• [TEXT BLOCK]
-=-=-=-=-

Gaja has since purchased vineyards in the Barolo zone, along
with vineyards in Tuscany. He's got a new property in Montalcino and bought a
vineyard in Bolgheri where he's, I suppose, making what I call "Sassi-Gaja."
The photo shown
above is quite rare...you never see a photo of Angelo Gaja smiling, much less laughing.
(Not because he's not a happy fellow, but for some reason his photographic persona always
seems ultra-serious.) I had just suggested the "Sassi-Gaja name to him
when I shot this picture. With winemaker Guido Rivella in the cellar,
the winery also turns out top Barbera, though Angelo admits he's not especially enamored
with this grape.


The cellar in Barbaresco

Old Botti in Barbaresco

Gaja's purchase of a vineyard in the Cerequio "cru" was
distressing to many in Barolo. As if it isn't bad enough (in their minds) to have so
many people extolling the virtues of a "mere" Barbaresco by Gaja, now they'll
have this "outsider" kicking them in the tail with his Barolo.
I like the 2003...it's a warm vintage, of course, but the wine is nicely
balanced and smells and tastes like Barolo.

Old bottles.

-=-=-=-=-

• [TASKS FOR THIS EXERCISE]
[1] In the text about Gaja's vineyards, what reason is given for why his purchase of a vineyard in the Cerequio "cru" distressed many in Barolo?
[2] List every location where, according to the text about Gaja's vineyards, Gaja has purchased vineyards or property.

• [EXERCISE DATA]
-=-=-=-=-

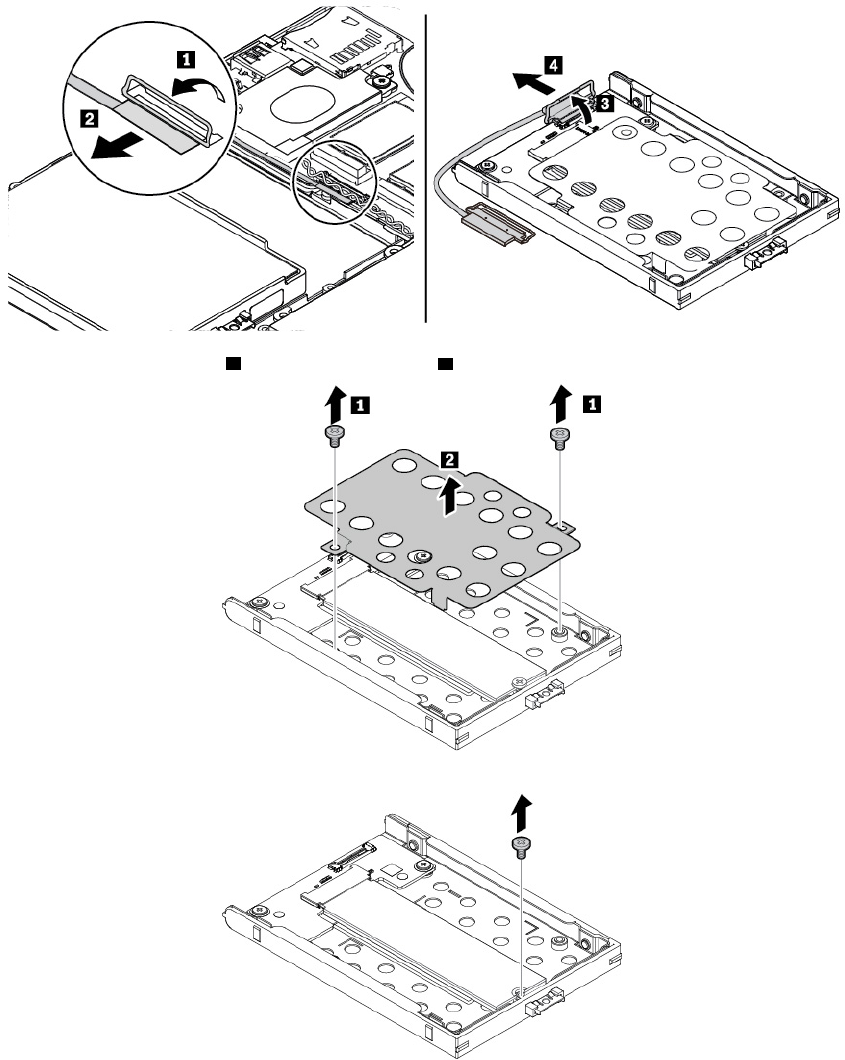 1
2
4
3
1
1
2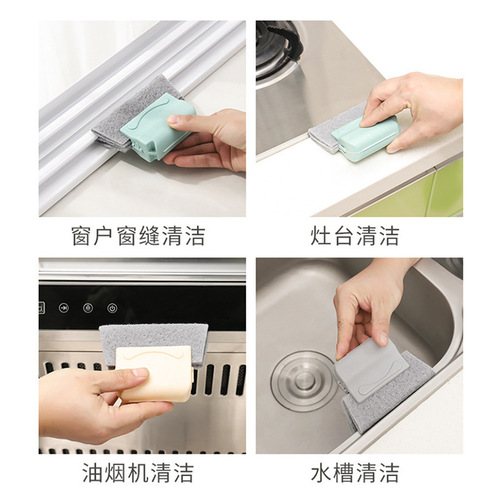 窗户窗缝清洁

灶台清洁

油烟机清洁

水槽清洁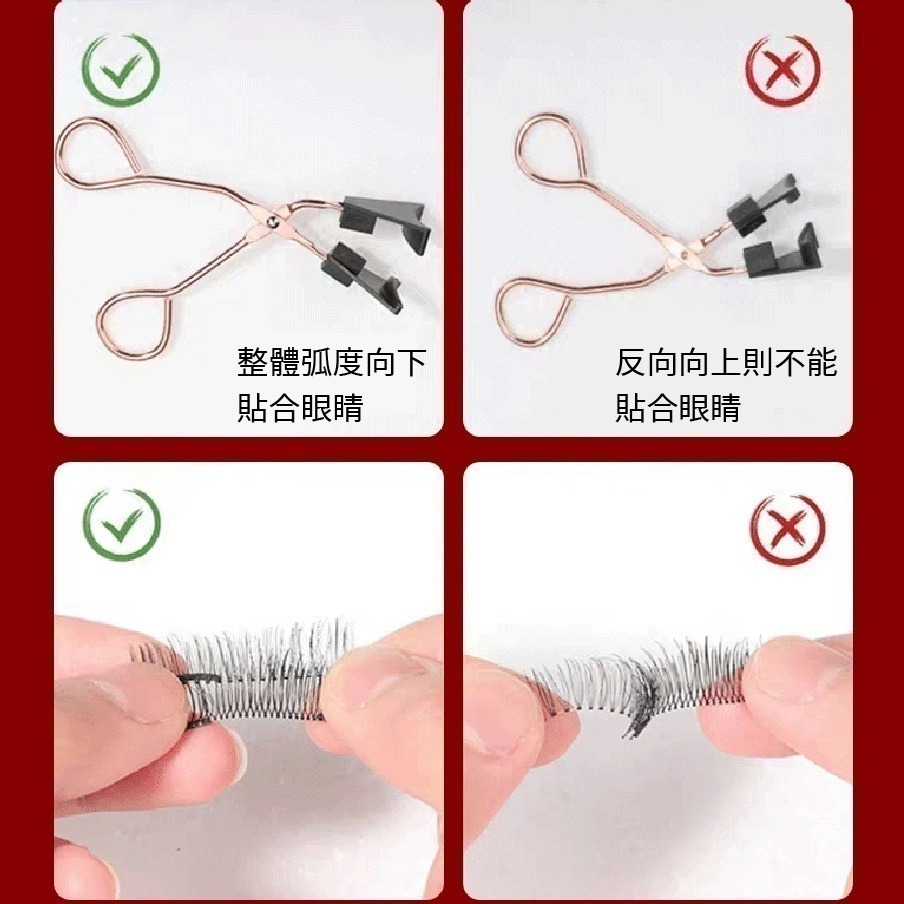 整體弧度向下
貼合眼睛

反向向上則不能
貼合眼睛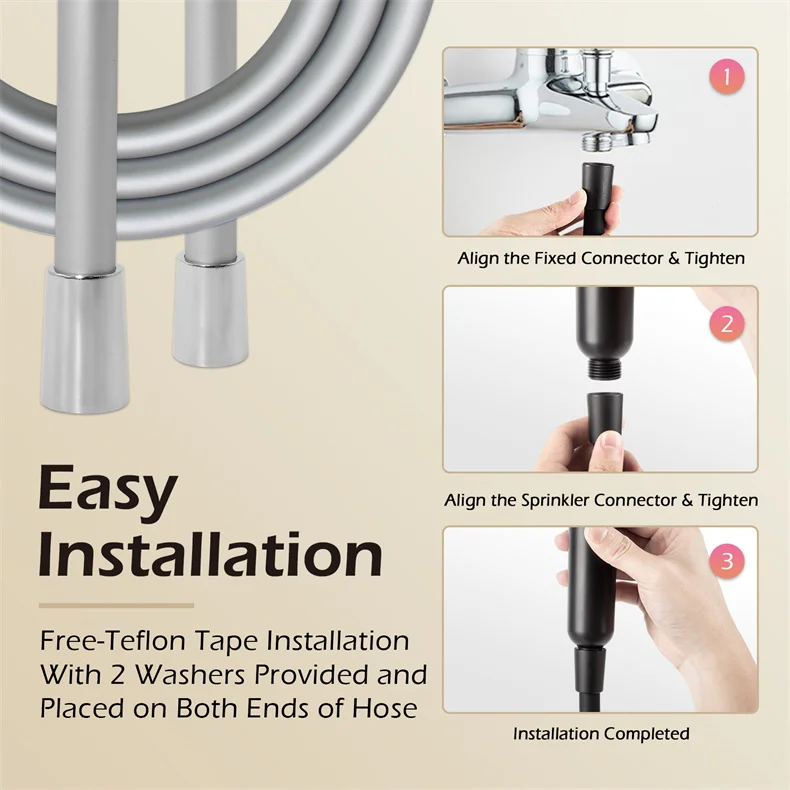 Easy Installation

Free-Teflon Tape Installation With 2 Washers Provided and Placed on Both Ends of Hose

1

Align the Fixed Connector & Tighten

2

Align the Sprinkler Connector & Tighten

3

Installation Completed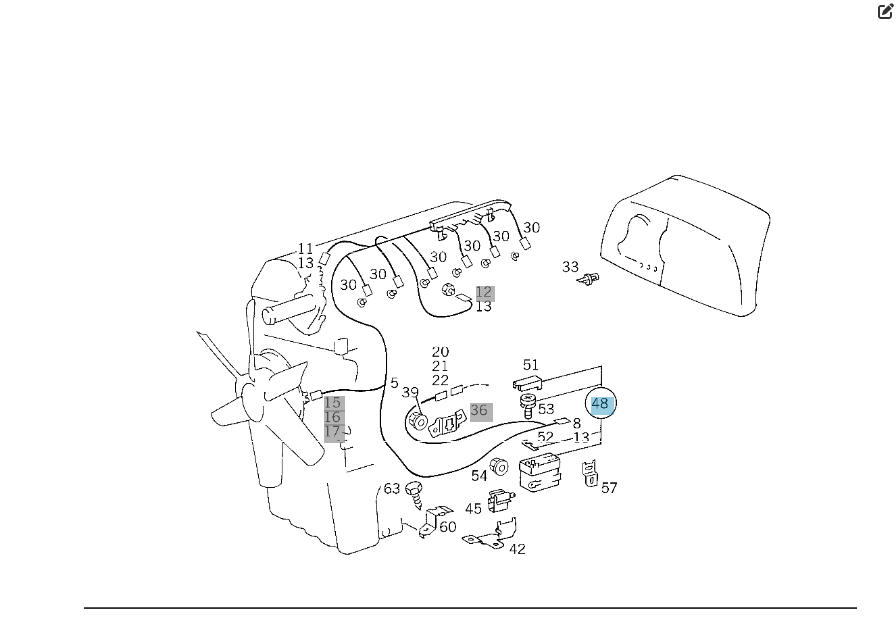 11
13
30
30
30
30
30
30
12
13
33
20
21
22
51
5
39
36
53
48
15
16
17
8
52
13
54
57
63
45
60
42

-=-=-=-=-

• [ANSWERS FOR THIS EXERCISE]
[1] Many in Barolo already resented how many people praised what they considered a "mere" Barbaresco by Gaja. With the Cerequio purchase, they would also face competition from this "outsider" in their own Barolo.

[2]
- The Barolo zone
- Tuscany
- Montalcino
- Bolgheri
- The Cerequio "cru"